Course syllabus

Analytisk mekanik Analytical Mechanics

FMEN15, 7,5 credits, A (Second Cycle)

Valid for: 2012/13
Decided by: Education Board 3
Date of Decision: 2012-04-25

General Information

Elective for: F4, F4-tf
Language of instruction: The course might be given in English

Aim

• give basic knowledge about the principles, the conceptions and methods in analytical mechanics based on Langrange’s and Hamilton’s formulation of the laws of the classical mechanics.
• provide a basis for further studies in classical mechanics and quantum mechanics.

Learning outcomes

Knowledge and understanding
For a passing grade the student must

• provide knowledge of the most important results in the analytical mechanics.
• be able to formulate theoretical models for mechanical systems based on Langrange’s and Hamilton’s methods.
• have some knowledge about the relation to the classical statistical mechanics and quantum mechanics.

Competences and skills
For a passing grade the student must

• be able to analyze some simple models for mechanical systems using computer program (Matlab, Maple etc.).
• be able to perform an analysis of a mechanical problem and to present the results in a well-written report.
• be able to describe some engineering problems in industrial applications that can be studied using analytical mechanics.

Judgement and approach
For a passing grade the student must

• be able to evaluate achieved results based on the problem formulation at hand as well as physical limitations.

Contents

Lagrange’s method: mechanical systems, degrees of freedom, generalized coordinates, the Lagrangian, variational principles, Euler-Lagrange’s equations, cyclic coordinates, constants of motion, Noether’s theorem.
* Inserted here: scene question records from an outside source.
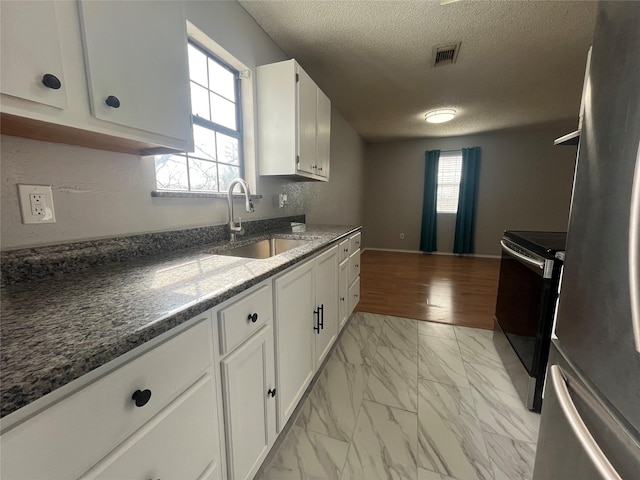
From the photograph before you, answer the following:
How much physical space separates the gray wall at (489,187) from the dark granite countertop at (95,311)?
5349mm

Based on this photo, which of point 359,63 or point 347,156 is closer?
point 359,63

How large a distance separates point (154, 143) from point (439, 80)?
9.68ft

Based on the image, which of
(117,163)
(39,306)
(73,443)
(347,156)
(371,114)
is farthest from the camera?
(347,156)

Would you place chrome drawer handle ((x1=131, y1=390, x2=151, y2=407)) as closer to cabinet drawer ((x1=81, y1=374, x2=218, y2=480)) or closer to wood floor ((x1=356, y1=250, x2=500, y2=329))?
cabinet drawer ((x1=81, y1=374, x2=218, y2=480))

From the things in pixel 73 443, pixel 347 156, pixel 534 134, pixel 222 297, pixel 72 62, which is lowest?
pixel 73 443

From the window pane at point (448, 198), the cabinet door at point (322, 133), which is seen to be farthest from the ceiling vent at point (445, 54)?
the window pane at point (448, 198)

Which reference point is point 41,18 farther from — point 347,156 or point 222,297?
point 347,156

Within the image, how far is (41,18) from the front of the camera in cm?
65

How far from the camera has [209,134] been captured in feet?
5.58

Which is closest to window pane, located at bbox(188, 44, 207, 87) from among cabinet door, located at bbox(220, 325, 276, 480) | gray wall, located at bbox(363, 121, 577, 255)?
cabinet door, located at bbox(220, 325, 276, 480)

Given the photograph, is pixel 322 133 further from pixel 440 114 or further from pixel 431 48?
pixel 440 114

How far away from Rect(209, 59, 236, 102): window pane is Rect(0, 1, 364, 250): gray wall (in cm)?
13

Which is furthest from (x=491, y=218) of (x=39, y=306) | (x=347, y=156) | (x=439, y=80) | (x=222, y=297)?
(x=39, y=306)

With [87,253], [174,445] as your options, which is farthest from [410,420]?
[87,253]
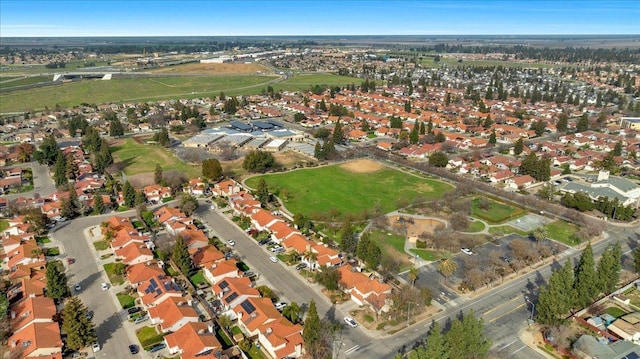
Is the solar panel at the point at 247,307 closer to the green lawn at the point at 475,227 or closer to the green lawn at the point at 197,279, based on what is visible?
the green lawn at the point at 197,279

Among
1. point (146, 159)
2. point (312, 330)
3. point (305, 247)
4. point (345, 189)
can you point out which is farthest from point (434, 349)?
point (146, 159)

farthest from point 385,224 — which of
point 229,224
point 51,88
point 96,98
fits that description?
point 51,88

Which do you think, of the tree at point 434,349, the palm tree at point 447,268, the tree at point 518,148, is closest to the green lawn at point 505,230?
the palm tree at point 447,268

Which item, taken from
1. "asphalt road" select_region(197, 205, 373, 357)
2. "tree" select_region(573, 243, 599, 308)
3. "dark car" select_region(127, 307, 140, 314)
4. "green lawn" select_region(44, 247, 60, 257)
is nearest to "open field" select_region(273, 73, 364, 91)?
"asphalt road" select_region(197, 205, 373, 357)

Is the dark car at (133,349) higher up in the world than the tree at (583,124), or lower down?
lower down

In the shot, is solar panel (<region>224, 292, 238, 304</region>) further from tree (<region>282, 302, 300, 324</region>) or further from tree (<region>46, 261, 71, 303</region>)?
tree (<region>46, 261, 71, 303</region>)

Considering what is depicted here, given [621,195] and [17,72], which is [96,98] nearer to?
[17,72]

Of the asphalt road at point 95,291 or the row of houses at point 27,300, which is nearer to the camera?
the row of houses at point 27,300

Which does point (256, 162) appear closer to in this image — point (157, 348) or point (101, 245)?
point (101, 245)
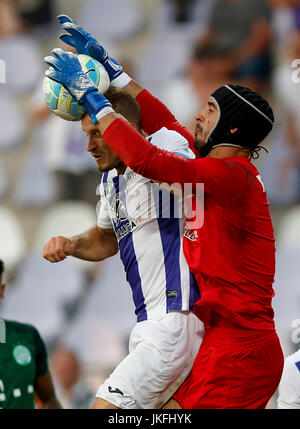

Hamilton’s method: canonical momenta, Legendre transformation, phase space, the Hamiltonian, Hamiltonian dynamics, Liouville’s theorem, canonical transformations, the Poisson bracket, integral invariants, transformation theory, integrable systems, action-angle variables. Hanilton-Jacobi’s method: Hamilton-Jacobi and the Schrödinger equation. Periodic and chaotic motions. Somewhat on analytical mechanics and its relation to classical statistical mechanics and quantum mechanics.

Examination details

Assessment: Hand in exercises and written exam.